Fifteen bucks is a lot of money. If you don’t live in a major market your ticket price is probably lower (and if you live in New York it’s probably higher), but the point remains that a 3D movie costs more than a 2D movie – by quite a bit. By an amount that really adds up when you’re bringing your family of four to the theater. By an amount that’s noticeable, and that’s going to have people looking at their 3D movies with a critical eye.

Not that critical of an eye. The fact that Alice in Wonderland - a film that is rancid as both cinema and as a 3D experience – is doing so well proves that the general movie audience remains as easily duped as ever. The quality of the film has never mattered much to the general audience, something anyone who watches box office learned long ago. But the quality of the 3D will begin mattering to them very soon.

Maybe as soon as next week. While I thought Alice in Wonderland had simply wretched, barely-there 3D, Clash of the Titans manages to top that with 3D that swings wildly from barely there (taking your glasses off during the film resulted in only a slightly fuzzy – but much brighter – image) to atrociously rendered. Post-conversion creates pop-up book 3D, where everything is  a flat plane that is separated from other flat planes, offering illusory depth, but Clash takes that to the next level. Some characters, apparently in an attempt to give their forms depth, exist on multiple planes – sometimes the front of Zeus’ head appears to be three feet before the back of his head. Director Louis Leterrier flew all over the world to get impressive backgrounds for the epic, but in post-converted 3D many of these landscapes are ruined, with the planes being all over the place. In other scenes where the camera moves around a foreground object the object itself seems to be morphing as the planes are shifted to maintain a 3D image.

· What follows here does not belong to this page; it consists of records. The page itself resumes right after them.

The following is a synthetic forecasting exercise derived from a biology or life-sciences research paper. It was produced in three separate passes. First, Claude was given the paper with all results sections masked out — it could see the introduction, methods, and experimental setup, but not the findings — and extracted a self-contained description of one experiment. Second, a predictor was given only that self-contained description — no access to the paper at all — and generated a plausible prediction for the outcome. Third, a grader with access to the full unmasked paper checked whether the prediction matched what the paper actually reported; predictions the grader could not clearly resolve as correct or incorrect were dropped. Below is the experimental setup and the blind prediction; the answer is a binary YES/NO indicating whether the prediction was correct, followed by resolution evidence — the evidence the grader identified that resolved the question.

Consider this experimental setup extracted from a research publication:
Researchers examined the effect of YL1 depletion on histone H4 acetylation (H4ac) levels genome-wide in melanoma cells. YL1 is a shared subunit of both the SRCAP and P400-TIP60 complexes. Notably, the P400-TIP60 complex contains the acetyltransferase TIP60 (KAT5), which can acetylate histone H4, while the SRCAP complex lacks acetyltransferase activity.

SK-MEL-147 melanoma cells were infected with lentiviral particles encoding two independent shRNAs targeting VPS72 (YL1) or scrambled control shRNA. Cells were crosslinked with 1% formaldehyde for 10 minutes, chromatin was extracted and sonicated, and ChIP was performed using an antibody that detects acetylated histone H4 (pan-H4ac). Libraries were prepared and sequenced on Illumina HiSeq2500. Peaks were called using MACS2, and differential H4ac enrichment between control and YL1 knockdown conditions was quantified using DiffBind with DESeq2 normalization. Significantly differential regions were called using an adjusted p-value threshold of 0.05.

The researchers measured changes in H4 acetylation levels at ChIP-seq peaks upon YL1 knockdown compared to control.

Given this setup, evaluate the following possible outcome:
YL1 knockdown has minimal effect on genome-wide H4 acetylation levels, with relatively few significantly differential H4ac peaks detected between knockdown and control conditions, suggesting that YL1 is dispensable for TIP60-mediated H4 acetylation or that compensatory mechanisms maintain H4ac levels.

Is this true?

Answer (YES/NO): NO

It’s a goddamn disaster, frankly. I keep talking to people who simply took their glasses off for most of the movie – while the image was fuzzy it wasn’t as bad as it looked through the glasses, which made the entire film look like it was shot through the dusty rear windshield of a Dodge Dart left in a garage for six years. I’m almost hesitant to review the film because I can’t tell which of my problems with it stem from the movie and which stem from being irritated by the presentation the entire time.

But once people drop 15 bucks to see Clash of the Titans in 3D they’re going to begin wondering why they’re throwing away good money when it’s playing in 2D for five fewer dollars in the theater next door. In a lot of ways the hike in prices and the rush to post-convert – expect a dozen such films this year – are creating a perfect storm of self-destruction for the exhibitors and the studios alike. I think the studios could get away with shitty post-conversion if ticket prices remained reasonable, and I think exhibitors could get away with a price hike if every movie used 3D like Avatar, Coraline or How to Train Your Dragon. But when you put the two together it’s a mess waiting to happen.

I won’t be sorry to see 3D sunk by the greed and stupidity of Hollywood; I think it’s a gimmick and even when used well isn’t that interesting beyond the most base spectacle level. I will say that Clash of the Titans is the first 3D movie I’ve seen where I want to see it at home, in 2D, because I’d like to give the film a second chance without the wounds Warner Bros has inflicted upon it.

In the meantime, keep an eye out for general audience dissatisfaction in the coming months. Over the last three decades Hollywood has learned the trick of getting these people into theaters on opening weekend; I think they’ve finally overextended themselves and will find that their old marketing gags won’t work anymore come 2012.